The first type are tasks that they have to be able to do repeatedly and consistently. These are the things that the organization is usually “known for”. Then there are new challenges that can be foreseen and that the organization has to be prepared for. This is how an organization is capable of reacting to upcoming changes or just moving forward in their evolution as an organization. Third, are the unexpected. And these are the situations when something happens that was not possible to predict.
If we pick an organization, for example, an auto manufacturer, the first type of tasks are producing the current year model. Being able to consistently deliver an automobile on spec. The second type may be the same auto manufacturer working through their development process to create the next year’s model, or even reacting to the trend of electric car demand. The third one is more complicated, and it is the appearance of an unexpected issue, either positive or negative, like -for example- a global pandemic, some kind of lawsuit, or the unexpected opening in the market left by a competitor facing a problem. An event of the third type requires a quick reaction.

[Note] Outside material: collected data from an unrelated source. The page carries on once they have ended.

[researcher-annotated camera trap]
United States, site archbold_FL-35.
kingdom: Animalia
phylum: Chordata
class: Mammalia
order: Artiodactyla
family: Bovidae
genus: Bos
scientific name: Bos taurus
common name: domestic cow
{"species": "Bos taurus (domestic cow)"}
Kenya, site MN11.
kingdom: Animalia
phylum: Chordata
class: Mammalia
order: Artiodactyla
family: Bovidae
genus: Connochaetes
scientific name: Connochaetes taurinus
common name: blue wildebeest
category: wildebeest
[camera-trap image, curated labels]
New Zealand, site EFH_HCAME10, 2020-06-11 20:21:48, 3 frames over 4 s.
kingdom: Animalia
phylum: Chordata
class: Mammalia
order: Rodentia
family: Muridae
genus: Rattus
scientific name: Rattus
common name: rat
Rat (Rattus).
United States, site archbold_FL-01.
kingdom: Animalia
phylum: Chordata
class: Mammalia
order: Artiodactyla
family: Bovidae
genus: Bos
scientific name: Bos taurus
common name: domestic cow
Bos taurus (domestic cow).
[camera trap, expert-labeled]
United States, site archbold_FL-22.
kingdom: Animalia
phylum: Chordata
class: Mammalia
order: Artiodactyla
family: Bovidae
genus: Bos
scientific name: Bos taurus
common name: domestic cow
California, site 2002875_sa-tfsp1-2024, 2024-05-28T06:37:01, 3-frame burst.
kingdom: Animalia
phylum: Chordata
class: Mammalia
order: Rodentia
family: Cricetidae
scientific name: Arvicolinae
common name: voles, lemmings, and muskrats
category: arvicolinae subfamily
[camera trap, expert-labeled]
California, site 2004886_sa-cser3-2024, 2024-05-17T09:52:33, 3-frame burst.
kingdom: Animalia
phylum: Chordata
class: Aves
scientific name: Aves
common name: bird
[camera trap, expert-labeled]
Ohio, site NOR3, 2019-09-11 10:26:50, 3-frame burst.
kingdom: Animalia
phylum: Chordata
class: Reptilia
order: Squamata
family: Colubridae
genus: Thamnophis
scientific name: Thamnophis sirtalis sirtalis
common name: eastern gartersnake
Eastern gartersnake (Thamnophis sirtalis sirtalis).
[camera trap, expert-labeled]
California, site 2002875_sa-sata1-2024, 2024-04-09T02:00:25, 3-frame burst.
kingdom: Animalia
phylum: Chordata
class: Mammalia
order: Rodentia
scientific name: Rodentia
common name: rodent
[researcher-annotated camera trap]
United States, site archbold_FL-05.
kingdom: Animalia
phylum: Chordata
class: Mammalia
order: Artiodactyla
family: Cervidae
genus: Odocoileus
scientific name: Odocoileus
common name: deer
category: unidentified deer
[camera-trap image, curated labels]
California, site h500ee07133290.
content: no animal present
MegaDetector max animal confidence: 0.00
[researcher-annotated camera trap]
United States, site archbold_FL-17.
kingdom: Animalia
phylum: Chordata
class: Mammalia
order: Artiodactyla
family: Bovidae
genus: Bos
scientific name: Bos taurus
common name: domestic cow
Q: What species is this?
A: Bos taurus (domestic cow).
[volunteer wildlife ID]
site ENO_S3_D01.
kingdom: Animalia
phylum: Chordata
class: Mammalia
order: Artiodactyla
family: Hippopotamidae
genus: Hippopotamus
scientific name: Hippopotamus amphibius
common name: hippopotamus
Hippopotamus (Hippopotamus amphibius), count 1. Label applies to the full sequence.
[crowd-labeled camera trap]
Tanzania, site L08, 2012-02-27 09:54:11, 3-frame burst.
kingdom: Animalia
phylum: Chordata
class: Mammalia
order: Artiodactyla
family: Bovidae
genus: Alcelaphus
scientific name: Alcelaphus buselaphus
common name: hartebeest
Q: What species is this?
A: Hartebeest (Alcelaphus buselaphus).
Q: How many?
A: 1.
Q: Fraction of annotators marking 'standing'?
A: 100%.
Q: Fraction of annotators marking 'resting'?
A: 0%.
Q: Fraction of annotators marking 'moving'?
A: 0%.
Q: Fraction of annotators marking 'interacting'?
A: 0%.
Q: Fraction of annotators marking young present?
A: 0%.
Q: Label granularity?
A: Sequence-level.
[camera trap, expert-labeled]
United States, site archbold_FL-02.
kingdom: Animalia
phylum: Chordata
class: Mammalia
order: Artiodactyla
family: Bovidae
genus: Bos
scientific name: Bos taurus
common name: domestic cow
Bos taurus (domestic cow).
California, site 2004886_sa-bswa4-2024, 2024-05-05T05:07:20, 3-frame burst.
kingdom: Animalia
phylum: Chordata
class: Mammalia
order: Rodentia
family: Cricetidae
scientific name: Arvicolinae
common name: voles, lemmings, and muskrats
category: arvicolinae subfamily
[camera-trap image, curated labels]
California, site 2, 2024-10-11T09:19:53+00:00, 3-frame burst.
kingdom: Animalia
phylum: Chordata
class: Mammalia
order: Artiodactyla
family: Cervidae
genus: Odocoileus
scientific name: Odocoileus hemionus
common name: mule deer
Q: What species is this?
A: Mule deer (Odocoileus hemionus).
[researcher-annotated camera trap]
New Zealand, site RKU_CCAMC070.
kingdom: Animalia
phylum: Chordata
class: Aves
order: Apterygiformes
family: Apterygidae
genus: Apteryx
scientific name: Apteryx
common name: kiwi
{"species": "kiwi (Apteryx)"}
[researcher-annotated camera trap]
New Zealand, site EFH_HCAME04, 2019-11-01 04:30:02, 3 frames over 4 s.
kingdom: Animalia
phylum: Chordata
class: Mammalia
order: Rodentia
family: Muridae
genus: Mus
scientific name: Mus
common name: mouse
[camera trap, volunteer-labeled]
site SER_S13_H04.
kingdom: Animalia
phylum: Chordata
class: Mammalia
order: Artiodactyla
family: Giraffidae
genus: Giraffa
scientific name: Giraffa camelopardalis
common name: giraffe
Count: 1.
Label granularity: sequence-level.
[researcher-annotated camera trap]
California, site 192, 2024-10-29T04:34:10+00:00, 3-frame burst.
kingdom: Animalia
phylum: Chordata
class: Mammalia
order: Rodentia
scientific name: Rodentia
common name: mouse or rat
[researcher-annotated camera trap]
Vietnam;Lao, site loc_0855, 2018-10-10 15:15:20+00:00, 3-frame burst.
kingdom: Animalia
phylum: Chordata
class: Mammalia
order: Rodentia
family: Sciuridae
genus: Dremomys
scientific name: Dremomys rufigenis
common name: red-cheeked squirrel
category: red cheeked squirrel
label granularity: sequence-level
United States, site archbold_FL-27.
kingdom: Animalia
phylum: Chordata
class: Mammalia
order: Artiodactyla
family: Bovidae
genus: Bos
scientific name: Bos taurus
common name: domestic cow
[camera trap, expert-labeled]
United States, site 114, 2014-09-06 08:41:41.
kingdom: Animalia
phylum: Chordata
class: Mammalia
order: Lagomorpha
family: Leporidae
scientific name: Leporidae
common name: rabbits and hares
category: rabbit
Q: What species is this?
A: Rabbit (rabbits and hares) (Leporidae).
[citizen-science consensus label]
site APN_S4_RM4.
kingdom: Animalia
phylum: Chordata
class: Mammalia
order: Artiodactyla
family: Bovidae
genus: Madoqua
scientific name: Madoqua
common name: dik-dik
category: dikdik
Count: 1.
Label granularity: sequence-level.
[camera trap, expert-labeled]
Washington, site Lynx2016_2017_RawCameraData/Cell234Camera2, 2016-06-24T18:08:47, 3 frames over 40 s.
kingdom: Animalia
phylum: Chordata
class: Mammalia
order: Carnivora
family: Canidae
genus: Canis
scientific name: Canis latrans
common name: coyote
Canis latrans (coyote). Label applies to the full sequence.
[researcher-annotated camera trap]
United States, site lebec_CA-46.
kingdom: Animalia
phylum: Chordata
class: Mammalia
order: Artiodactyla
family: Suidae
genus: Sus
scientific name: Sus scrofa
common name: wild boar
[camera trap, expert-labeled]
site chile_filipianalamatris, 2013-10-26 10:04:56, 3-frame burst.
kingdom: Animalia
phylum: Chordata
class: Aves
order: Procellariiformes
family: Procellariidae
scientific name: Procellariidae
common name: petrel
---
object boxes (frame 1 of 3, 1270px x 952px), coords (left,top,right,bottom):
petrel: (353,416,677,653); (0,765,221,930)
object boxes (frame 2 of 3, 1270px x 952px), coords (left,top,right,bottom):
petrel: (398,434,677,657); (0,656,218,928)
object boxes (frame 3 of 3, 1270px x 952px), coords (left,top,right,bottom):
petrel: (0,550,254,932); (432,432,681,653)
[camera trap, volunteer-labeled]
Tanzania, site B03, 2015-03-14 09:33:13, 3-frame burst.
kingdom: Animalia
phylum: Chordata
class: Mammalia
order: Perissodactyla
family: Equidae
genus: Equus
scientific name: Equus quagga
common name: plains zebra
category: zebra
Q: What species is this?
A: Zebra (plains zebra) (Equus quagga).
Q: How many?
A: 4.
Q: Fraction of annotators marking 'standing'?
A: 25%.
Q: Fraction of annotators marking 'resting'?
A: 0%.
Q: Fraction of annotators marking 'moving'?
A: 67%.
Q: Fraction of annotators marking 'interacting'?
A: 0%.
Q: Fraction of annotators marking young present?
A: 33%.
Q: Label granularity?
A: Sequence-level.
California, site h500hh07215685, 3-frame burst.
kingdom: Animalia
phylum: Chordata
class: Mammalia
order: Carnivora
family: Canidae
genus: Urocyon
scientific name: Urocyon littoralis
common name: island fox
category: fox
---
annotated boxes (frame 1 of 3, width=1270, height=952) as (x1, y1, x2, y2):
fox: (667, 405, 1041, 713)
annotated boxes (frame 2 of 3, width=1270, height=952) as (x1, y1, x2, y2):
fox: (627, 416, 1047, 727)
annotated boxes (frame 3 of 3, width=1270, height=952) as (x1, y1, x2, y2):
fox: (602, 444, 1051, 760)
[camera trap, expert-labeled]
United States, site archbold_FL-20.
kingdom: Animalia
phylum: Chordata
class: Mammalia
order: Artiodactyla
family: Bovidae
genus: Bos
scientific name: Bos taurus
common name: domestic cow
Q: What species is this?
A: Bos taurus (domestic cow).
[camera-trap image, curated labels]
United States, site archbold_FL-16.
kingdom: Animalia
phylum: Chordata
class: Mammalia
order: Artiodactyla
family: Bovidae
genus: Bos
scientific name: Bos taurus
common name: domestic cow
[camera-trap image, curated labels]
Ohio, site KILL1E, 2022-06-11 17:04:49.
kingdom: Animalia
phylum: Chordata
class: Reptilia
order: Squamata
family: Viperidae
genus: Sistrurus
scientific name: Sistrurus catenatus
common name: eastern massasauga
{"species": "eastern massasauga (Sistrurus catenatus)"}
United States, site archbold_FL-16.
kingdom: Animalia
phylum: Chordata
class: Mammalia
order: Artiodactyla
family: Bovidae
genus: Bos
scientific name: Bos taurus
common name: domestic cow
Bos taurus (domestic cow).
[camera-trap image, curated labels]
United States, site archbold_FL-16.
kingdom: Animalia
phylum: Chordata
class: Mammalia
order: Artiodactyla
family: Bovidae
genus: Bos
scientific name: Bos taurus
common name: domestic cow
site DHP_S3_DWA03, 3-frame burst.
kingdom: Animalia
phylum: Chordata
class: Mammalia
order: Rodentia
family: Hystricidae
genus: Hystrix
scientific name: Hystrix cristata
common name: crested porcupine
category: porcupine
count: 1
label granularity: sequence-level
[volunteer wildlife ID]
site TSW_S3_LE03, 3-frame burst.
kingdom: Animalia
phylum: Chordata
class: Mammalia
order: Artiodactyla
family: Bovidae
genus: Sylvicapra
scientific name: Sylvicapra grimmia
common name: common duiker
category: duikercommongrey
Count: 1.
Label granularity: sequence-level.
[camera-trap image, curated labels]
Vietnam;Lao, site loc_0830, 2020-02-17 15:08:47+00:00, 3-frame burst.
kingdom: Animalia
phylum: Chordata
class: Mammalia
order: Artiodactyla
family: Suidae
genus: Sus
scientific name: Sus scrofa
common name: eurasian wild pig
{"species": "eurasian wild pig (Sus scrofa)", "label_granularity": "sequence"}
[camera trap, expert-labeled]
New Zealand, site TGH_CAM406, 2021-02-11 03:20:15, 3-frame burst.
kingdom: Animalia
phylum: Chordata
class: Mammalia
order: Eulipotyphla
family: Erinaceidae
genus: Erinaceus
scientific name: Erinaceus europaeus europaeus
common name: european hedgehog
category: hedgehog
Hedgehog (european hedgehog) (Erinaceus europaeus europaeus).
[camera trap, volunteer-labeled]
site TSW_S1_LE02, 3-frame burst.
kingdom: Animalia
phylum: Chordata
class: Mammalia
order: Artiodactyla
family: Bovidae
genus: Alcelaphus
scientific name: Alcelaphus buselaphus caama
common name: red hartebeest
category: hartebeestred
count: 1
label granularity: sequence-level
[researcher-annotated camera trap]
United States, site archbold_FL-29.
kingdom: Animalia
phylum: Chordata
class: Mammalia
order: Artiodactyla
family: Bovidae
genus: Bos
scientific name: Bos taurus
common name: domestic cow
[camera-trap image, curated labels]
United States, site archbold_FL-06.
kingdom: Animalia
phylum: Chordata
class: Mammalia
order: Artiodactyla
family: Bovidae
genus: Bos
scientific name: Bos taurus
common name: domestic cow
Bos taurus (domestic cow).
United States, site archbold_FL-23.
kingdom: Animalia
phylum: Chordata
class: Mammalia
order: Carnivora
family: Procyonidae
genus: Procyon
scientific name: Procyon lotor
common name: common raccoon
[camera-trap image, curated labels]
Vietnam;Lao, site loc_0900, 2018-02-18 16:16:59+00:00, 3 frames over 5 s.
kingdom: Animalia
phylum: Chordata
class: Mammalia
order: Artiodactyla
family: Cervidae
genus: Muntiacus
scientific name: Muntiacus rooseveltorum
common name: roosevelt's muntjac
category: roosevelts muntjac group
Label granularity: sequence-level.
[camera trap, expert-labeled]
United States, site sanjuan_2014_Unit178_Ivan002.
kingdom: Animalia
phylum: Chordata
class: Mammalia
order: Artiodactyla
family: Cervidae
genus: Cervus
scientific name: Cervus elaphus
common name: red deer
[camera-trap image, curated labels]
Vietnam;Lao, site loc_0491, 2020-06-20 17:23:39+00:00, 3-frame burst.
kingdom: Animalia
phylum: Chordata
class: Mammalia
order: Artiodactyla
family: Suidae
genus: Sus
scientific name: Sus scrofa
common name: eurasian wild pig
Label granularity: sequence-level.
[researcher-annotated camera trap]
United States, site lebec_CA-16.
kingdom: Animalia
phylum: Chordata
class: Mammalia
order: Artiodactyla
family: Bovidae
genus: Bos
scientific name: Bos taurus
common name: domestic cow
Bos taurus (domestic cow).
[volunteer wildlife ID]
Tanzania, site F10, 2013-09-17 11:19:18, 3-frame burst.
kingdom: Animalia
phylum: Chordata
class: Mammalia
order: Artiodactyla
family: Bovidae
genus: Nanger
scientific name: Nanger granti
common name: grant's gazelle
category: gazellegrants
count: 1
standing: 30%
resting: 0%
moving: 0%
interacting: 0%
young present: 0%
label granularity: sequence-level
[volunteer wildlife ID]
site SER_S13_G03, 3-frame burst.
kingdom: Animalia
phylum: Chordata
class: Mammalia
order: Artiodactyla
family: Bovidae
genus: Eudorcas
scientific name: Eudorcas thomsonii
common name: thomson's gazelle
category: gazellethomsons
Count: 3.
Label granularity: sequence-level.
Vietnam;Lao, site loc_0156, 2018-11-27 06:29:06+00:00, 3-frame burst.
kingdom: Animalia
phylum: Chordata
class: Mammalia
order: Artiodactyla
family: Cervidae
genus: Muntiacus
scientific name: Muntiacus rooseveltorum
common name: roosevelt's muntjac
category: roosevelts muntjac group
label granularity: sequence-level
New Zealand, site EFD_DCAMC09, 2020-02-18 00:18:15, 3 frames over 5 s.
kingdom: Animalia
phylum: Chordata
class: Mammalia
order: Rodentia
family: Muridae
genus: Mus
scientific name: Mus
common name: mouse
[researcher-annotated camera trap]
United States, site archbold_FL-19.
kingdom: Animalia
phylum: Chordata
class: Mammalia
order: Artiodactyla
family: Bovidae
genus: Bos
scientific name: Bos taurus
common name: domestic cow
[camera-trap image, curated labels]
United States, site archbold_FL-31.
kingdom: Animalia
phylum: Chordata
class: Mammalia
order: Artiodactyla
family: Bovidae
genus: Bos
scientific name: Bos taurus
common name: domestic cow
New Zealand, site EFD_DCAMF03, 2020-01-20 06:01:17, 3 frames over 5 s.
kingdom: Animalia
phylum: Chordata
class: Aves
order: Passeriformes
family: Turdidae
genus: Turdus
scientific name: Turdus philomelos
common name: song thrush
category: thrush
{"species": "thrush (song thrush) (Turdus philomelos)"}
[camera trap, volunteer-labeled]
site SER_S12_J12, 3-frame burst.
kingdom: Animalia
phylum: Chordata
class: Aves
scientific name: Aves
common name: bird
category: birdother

Each of these areas has a different operational mode that addresses optimally the particular challenge.
Repeatable tasks require repeatable processes. Documented, carefully optimized processes that produce exactly the same outcome every time, in exactly the same time, at exactly the same cost. Processes that are implemented and documented formally can be improved upon in a systematic way as well, leading to a virtuous cycle.
Foreseen shifts require a way to address them optimally, and there is no better way than to plan for them. The plan, and the planning process, aligns the resources and keeps things on track, turning change, into something predictable.
Finally, the best way to deal with unforeseen changes is to have in place people with the leadership attributes to be able to react swiftly, but in a clear-headed way, in face of an unforeseen situation.
Most endemic issues at organizations come from the fact that they attempt to address a task with the wrong operational mode. When unforeseen issues are handled through standardized processes, they break down, causing more issues; failing to plan in complex change projects usually leads to failure, and just throwing good people at issues, without any formalized process in general just doesn’t scale.